START

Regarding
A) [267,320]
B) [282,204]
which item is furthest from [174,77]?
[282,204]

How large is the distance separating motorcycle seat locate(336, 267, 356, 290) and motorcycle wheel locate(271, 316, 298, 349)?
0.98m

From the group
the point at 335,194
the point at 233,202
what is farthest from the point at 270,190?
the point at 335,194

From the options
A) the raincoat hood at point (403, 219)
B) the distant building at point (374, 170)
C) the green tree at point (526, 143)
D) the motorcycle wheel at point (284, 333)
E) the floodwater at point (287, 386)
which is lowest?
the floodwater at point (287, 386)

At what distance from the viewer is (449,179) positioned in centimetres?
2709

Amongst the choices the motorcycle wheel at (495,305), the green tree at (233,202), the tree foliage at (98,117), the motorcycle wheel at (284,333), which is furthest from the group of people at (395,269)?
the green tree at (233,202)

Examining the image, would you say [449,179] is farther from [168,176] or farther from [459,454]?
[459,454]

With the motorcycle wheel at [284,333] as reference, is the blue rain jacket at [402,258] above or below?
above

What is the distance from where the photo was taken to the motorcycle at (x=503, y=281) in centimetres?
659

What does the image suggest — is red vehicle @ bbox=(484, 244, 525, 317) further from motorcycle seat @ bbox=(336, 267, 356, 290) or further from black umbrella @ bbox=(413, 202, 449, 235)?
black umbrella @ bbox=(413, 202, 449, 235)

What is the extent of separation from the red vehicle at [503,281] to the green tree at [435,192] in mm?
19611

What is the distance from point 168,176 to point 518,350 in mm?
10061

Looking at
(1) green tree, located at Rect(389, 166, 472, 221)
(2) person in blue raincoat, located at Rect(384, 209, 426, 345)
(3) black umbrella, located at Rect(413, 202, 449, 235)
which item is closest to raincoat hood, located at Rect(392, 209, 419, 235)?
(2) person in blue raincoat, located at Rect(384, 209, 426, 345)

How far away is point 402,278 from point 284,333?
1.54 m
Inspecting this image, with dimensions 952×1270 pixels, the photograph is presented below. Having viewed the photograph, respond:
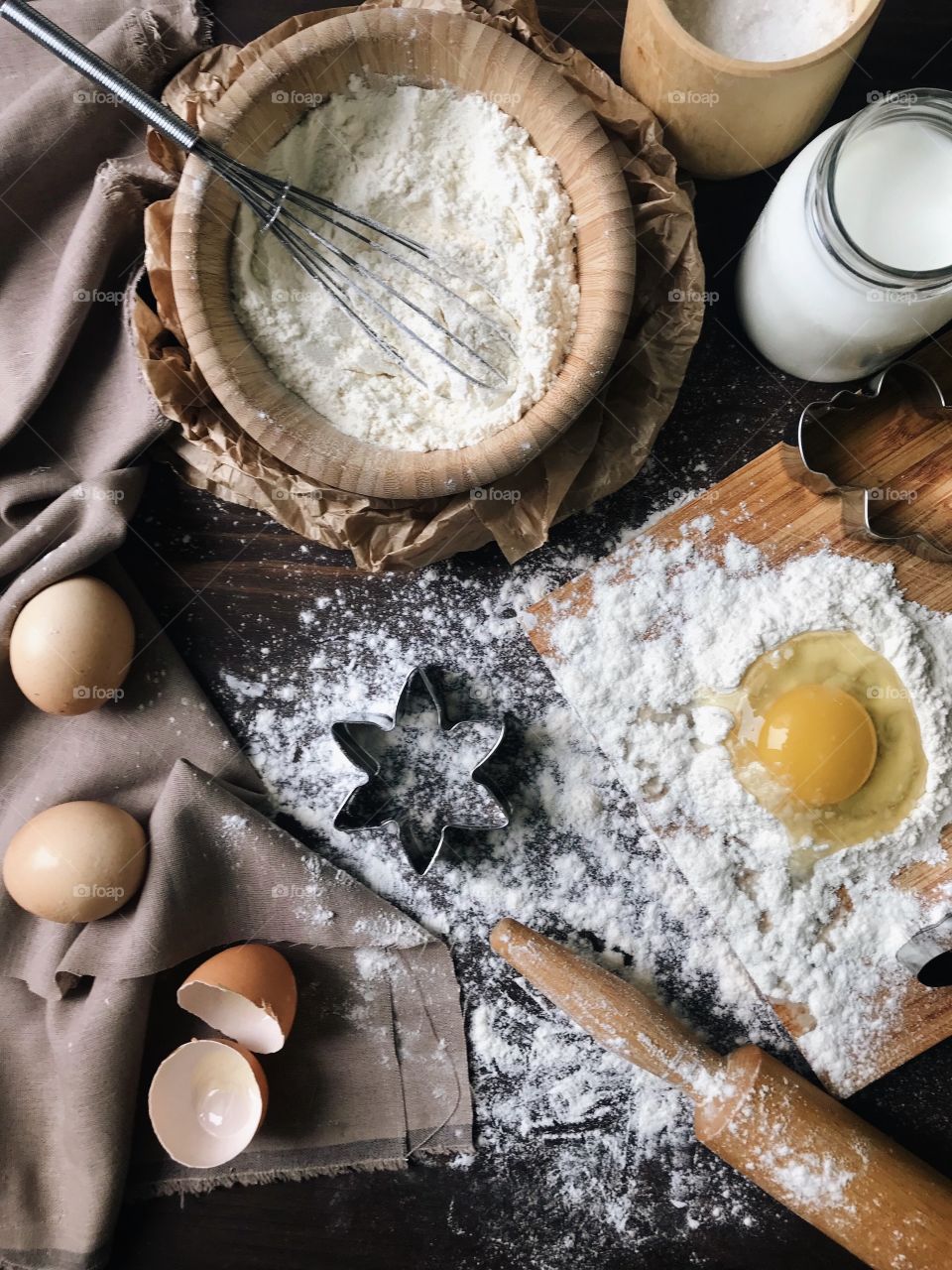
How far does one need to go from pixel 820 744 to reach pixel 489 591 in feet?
1.51

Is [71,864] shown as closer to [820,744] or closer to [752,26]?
[820,744]

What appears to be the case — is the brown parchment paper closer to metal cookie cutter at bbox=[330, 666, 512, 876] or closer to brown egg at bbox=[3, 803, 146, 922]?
metal cookie cutter at bbox=[330, 666, 512, 876]

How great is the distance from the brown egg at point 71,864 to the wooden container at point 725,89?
1.09m

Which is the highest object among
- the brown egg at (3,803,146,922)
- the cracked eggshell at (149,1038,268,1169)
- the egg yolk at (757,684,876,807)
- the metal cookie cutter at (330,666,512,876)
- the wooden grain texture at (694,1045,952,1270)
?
the brown egg at (3,803,146,922)

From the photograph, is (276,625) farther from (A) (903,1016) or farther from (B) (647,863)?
(A) (903,1016)

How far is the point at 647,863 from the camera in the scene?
125 cm

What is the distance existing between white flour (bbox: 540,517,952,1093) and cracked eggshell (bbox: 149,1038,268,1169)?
596mm

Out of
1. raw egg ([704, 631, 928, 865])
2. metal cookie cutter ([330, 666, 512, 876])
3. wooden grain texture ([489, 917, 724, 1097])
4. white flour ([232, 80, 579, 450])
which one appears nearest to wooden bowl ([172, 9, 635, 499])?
white flour ([232, 80, 579, 450])

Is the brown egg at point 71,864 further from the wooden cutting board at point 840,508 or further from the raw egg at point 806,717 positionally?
the raw egg at point 806,717

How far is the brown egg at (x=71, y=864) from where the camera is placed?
113 centimetres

END

Locate the line that contains "Is the brown egg at point". Repeat it and every line after it, up to and including the final line, exactly.

RESPONSE FOR THIS EXERCISE =
Is the brown egg at point 71,864 further from the wooden cutting board at point 840,508 or further from the raw egg at point 806,717 positionally?
the raw egg at point 806,717

How far is the brown egg at (x=71, y=864) from where the camera is placed?
113 centimetres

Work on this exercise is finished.